Surely the Secret Service would be comfortable if, say, a few dozen of the new, cleared arrivals were housed within easy proximity of the White House. After all, none of the other residents of the area have been so carefully vetted as these mostly Syrian refugees will have been. Then, dozens more can be housed right up close to the whatever home the Obamas select when they leave the White House, easing the worries of the security detail that will accompany them to their new quarters – none of these vetted people should be of concern to the Secret Service. Since the administration rejects representative Michael McCaul’s bill requiring the Secretary of Homeland Security, the Director of the FBI, and the Director of National Intelligence to personally certify that every refugee from Syria and Iraq seeking resettlement here is not a threat, the unhappy governors of the receiving states could promise to place vetted immigrants in these officials’ neighborhoods and in their children’s schools. The prospect of having the people they are asked to vet as neighbors might focus their minds. Ditto for the underlings who actually do the paperwork.

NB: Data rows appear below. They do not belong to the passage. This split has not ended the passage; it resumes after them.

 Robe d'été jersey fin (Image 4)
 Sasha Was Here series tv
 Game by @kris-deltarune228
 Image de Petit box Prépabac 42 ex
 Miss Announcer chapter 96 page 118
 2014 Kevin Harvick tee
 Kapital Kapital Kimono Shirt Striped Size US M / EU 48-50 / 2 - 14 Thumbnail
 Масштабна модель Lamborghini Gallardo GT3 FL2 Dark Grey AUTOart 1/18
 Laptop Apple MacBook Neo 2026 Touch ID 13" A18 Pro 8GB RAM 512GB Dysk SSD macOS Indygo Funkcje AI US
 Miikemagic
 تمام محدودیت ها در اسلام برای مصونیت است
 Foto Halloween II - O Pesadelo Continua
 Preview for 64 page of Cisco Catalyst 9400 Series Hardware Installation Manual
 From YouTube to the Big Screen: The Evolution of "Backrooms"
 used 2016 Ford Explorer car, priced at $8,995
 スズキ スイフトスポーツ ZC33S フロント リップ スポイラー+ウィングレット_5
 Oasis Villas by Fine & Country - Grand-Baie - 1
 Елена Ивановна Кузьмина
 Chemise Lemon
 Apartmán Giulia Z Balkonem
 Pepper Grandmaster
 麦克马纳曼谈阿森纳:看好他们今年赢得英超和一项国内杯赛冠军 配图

Even these incentives won’t guarantee that among the 10,000 applicants there is not one, or two, or ten, or one hundred radical or merely radicalizable Muslims. But the procedure I have described would guarantee that the vetters will do their very, very best to get vetting right. If this works, we can ask members of parole boards who favor early release to accept the parolee as a house guest for, say, six months after release. And members of congress to subject themselves to whatever laws they impose on the rest of us. There is no end of possibilities for using incentives other than bonuses, which seem to become entitlements more than earned rewards, to induce government workers to make the little extra effort of doing their jobs. Incentives that promise avoidance of pain – terrorist neighbors being one – rather than extra goodies.